CONSIGNES
**1)** Citez le passage du texte sur l'évolution des sociétés qui s'ouvre sur les mots contenant « Je vais donc » et se termine par « éclaircis ou explicités. ».
**2)** Rédigez la suite du texte sur l'évolution des sociétés humaines, à partir de sa dernière phrase.

De l’évolution des sociétés - Introduction

 

Par Saucratès 

 

Saint-Denis de La Réunion, vendredi 15 juillet 2022

 

J’ouvre un nouveau sujet d’écriture. Je souhaitais en effet vous parler d’évolution et de classification des sociétés humaines, comme je vous l’avais promis.

 

Comme je vous l’avais donc indiqué, l’idée est de savoir s’il est possible de retracer une évolution des sociétés humaines allant des premiers groupes de chasseurs-cueilleurs de la lointaine préhistoire, donc des premiers groupes d’humanoïdes, jusqu’aux sociétés humaines de notre modernité, de notre époque, qu’il s’agisse des sociétés occidentales modernes, technologiques et industrielles, qu’il s’agisse des sociétés russes, chinoises ou indiennes, qu’il s’agisse des Etats d’Afrique ou d’Amérique du Sud, ou bien tout simplement des divers peuples vivants en dehors ou à l’écart de ces divers Etats, comme certaines tribus amérindiennes vivant de chasse et de cueillette, comme les aborigènes d’Australie, les peuples Kong ou San en Afrique australe, les tribus pygmées d’Indonésie ou d’Afrique équatoriale, ou enfin les derniers peuples restés à l’écart du reste de l’humanité comme les peuples isolés des îles Sentinelles. 

 

Je vais donc vous parler d’évolutionnisme des sociétés humaines en me basant sur les théories exposées dans les différents livres d’Alain Testart. 

Mais avant cela, un certain nombre de points doivent être éclaircis ou explicités. 

 

A) Lorsque l’on parle d’évolution, on part du principe que les sociétés humaines que l’on pense les plus archaïques n’ont pas varié, n’ont pas évolué depuis les temps préhistoriques. Or, aucune société humaine, même celles que l’on croit les plus isolées, n’est restée à l’abri de toute influence d’autres sociétés humaines. Il n’existe probablement pas de tribus restées vierges de toute influence extérieure depuis la préhistoire.

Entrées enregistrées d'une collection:

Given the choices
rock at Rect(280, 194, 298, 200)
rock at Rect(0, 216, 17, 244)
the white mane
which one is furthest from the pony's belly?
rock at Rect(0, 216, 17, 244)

RÉPONSES
**1)**
Je vais donc vous parler d’évolutionnisme des sociétés humaines en me basant sur les théories exposées dans les différents livres d’Alain Testart. 

Mais avant cela, un certain nombre de points doivent être éclaircis ou explicités.

**2)**
B) Très vraisemblablement, les sociétés archaïques des peuples de chasseurs-cueilleurs (peuplades des îles Sentinelles au large de l’Inde, les indiens Guayakis d’Amazonie) ne constituent pas forcément les restes de sociétés primordiales mais elles ont pu également régresser, évoluer, par rapport à des formes de sociétés plus grandes, plus nombreuses.

 

C) S’il n’avait existé aucun autre peuple que ceux de nos civilisations occidentales, on aurait pu tout ignorer des formes anciennes d’autres formes d’organisations sociales. On aurait ainsi pu ignorer que les peuples préhistoriques vivaient de chasse et de cueillette.

 

D) On peut aussi se demander comment ont pu apparaître la démocratie primitive des anciennes cités grecques athéniennes ou spartiates, la démocratie primitive des anciens peuples germains avant qu’ils n’envahissent la Rome antique, ou l’organisation sociale sans chefs des peuples Sans en Afrique australe ou des aborigènes australiens ? Ces différents peuples ont-ils pu inventer à partir de rien ces formes de démocratie, ou bien ces formes viendraient-elles d’une forme d’organisation humaine plus ancienne, d’un fond immémorial de l’humanité ?

 

D) Ce que l’on appelle «histoire» n’est qu’une infime fraction de l’histoire totale de l’humanité et ce que l’on appelle «préhistoire» couvre la majeure partie de l’évolution des sociétés humaines, à l’exception des quelques derniers milliers d’années. L’histoire elle-même est née à Sumer, avec l’invention de l’écriture, il y a environ 5 millénaires. Les premières tablettes couvertes de signes cunéiformes sont datées de 3.200 avant JC à Uruk. Tout ce qui remonte avant ces cinq derniers millénaires constituent la préhistoire.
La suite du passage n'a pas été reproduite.